Bowmark Capital, the mid-market private equity firm, is backing the merger of Aston Scott with Lark Group to create one of the UK’s top 20 independent commercial insurance brokers and employee benefits practices. The transaction is subject to approval by the Financial Conduct Authority.

On a combined basis, the merged group will have around 600 staff placing more than £250 million worth of gross written premium from 18 offices across the UK.

Bowmark originally backed the management buy-out of Aston Scott in May 2015, supporting the company in pursuing a buy-and-build strategy to take advantage of the highly fragmented UK insurance broking market, which comprises more than 3,000 active regional brokers. The merged group will be well placed to continue this strategy, as well as delivering the broad product coverage and enhanced operational efficiency that underwriters are increasingly seeking.

The senior management and shareholders in both groups are fully committed to further developing the enlarged group and to providing new opportunities for staff.

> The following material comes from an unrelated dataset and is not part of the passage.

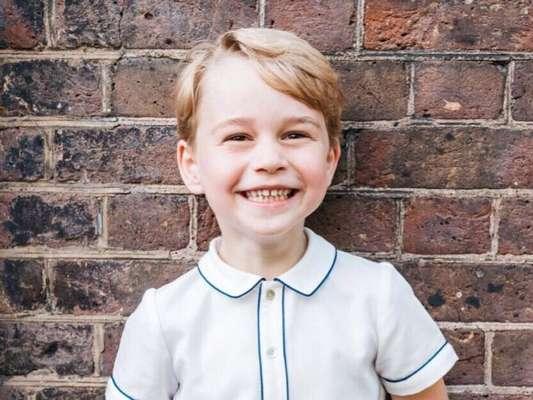 Pedido feito de George para o pai, Príncipe William, é pura fofura, como revelou revista 'Hello' nesta quinta-feira, dia 06 de dezembro de 2018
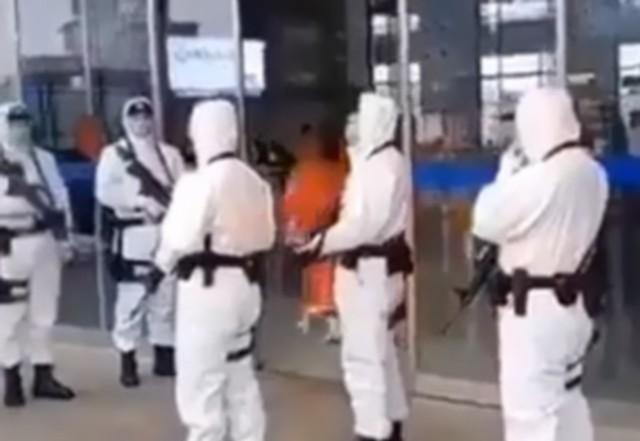 В китайский Ухань пришла военная техника (3 видео)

Both businesses have attained the Chartered Insurance Institute Corporate Chartered status and have long-established track records.

Peter Blanc, Aston Scott group chief executive, said: “Joining forces with Lark will create an incredibly strong presence in the UK insurance broking market.  Both management teams share a passion for the service and integrity that our markets demand.”

Lark Group managing director, Stephen Lark, added: “There are so many opportunities in commercial insurance broking, private client broking and employee benefits that can be increased with scale. The merger of Aston Scott and Lark creates a compelling platform from which to realise those opportunities.”

Bowmark partner, David Torbet, commented: “Bringing Aston Scott and Lark together is a transformational deal which will create one of the leading independent broking groups in the UK. We are delighted to be working in partnership with the combined management team to deliver the next stage of growth.”